An equally powerful tool is ltscompare which can check whether two LTSs are behaviourally equivalent or similar using various notions of equivalence/similarity.

The tool lts2lps can transform an LTS into an LPS, such that symbolic computation can be continued, e.g. after minimisation.

Model checking using PBESs

The aforementioned tools aid in getting more insight into the behaviour specified by an mCRL2 specification. However, a system’s analysis often involves showing that the modelled system exhibits certain desired properties (or does not exhibit undesired ones). This can be done using model-checking techniques, which are very powerful verification methods.

In mCRL2, model checking is provided using parameterised boolean equation systems (PBESs). As mentioned before, the central notion in mCRL2 is the LPS. Not surprisingly, model checking also starts off with an LPS, which contains a symbolic specification of the system’s behaviour.

The other input needed for model checking, is a formula expressing a desired property that the system should not violate (or satisfy). Such formulas are expressed in the regular modal μ-calculus (extended with data) and can be entered into a plain-text file using any text editor. The syntax of these formulas is described in the Language reference.

Given an LPS and a formula, the tool lps2pbes produces a PBES in which the model checking question of “does the formula hold for this LPS?” is encoded. The PBES is stored in a binary file format. By solving the PBES, an answer to this question can be found. The main tool for trying to solve a PBES is pbes2bool.
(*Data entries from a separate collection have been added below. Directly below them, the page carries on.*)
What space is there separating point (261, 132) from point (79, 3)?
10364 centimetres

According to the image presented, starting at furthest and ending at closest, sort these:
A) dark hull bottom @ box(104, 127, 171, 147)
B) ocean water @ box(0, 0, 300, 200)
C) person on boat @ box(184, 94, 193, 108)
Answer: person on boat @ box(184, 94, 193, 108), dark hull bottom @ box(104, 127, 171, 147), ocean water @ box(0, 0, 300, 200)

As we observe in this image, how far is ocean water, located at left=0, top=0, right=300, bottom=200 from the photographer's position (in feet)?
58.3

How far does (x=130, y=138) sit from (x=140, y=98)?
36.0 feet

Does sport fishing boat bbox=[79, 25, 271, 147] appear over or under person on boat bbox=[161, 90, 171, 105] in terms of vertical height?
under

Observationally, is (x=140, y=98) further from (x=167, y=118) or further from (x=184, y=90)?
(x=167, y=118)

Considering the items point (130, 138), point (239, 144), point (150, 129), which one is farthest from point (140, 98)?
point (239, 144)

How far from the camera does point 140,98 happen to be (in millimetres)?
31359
It attempts to solve a given PBES and (if successful) returns either true or false.

Note that solving PBESs is generally undecidable, so the attempt may fail. In this case, more in-depth analysis of the PBES may be required. The tool pbespp is provided to pretty print a PBES in a human-readable format. Statistical information can be obtained using pbesinfo and the PBES can be simplified using pbesrewr. Furthermore some tools for simplifying the PBES are available, such as pbesparelm and pbesconstelm.

Integration with other tools

The mCRL2 can be used as a language front-end for the LTSmin toolset. Furthermore, a number of textual file formats are available, that facilitate easy integration with other tools. Examples are the The aut format for labelled transition systems, that is, e.g., supported by CADP. The CWI format for Boolean equation systems, and finally, the GM file format, which is supported by the PGSolver tools.

Finally, some tools may profit from the use of an external SMT solver. For this purpose, mCRL2 can use the CVC3 automatic theorem prover for SMT problems.